§ **Challenge**: Please tally the lines of the stored records below that hold the string "window", and give only that number.

[Stored records]
========================================================================
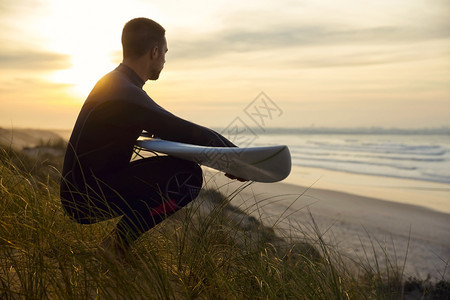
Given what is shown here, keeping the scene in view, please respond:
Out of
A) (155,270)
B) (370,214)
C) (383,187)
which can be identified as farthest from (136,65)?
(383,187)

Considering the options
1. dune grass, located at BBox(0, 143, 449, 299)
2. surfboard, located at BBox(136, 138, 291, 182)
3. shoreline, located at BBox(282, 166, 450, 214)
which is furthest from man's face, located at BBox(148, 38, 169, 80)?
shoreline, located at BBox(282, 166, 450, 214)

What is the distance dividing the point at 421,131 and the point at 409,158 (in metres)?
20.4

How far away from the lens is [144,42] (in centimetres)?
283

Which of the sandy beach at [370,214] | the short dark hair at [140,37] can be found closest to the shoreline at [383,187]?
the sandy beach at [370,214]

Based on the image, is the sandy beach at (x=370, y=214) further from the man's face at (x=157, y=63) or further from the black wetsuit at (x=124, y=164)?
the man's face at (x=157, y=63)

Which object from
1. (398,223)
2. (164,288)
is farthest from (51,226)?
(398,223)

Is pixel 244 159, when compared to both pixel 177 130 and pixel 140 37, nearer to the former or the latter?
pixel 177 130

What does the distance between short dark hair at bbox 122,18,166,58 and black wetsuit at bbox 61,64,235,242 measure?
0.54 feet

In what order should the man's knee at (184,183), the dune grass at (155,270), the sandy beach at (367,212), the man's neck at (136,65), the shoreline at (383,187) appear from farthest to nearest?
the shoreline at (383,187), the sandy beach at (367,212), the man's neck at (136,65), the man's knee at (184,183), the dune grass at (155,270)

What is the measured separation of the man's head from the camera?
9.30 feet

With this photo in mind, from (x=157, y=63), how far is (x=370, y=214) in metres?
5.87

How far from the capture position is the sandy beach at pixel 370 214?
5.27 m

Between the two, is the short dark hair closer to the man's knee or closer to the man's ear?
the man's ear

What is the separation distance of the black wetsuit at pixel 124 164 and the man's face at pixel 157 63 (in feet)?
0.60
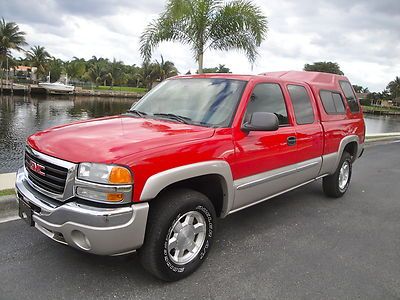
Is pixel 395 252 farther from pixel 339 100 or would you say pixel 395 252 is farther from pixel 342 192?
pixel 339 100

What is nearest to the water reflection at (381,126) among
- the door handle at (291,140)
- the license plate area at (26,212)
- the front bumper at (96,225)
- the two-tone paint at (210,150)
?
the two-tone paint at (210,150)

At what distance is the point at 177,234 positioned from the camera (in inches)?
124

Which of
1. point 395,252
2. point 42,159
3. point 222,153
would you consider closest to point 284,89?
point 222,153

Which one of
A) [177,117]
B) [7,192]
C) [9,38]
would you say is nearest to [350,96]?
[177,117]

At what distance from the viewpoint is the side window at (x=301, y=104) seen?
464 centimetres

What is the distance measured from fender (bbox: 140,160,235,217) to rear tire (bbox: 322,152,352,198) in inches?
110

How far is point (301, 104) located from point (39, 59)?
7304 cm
========================================================================
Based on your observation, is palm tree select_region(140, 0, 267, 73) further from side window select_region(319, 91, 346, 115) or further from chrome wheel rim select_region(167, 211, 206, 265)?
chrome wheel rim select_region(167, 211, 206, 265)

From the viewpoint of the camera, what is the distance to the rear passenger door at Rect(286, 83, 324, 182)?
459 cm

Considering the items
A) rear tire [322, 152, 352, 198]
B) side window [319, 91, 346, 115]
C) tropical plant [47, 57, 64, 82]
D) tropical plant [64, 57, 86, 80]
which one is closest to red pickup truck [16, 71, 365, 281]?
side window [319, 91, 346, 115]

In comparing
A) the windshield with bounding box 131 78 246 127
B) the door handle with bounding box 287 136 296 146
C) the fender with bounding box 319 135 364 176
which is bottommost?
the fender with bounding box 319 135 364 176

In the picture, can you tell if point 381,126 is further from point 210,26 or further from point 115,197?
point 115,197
========================================================================
§ **Reply to the exercise**: 4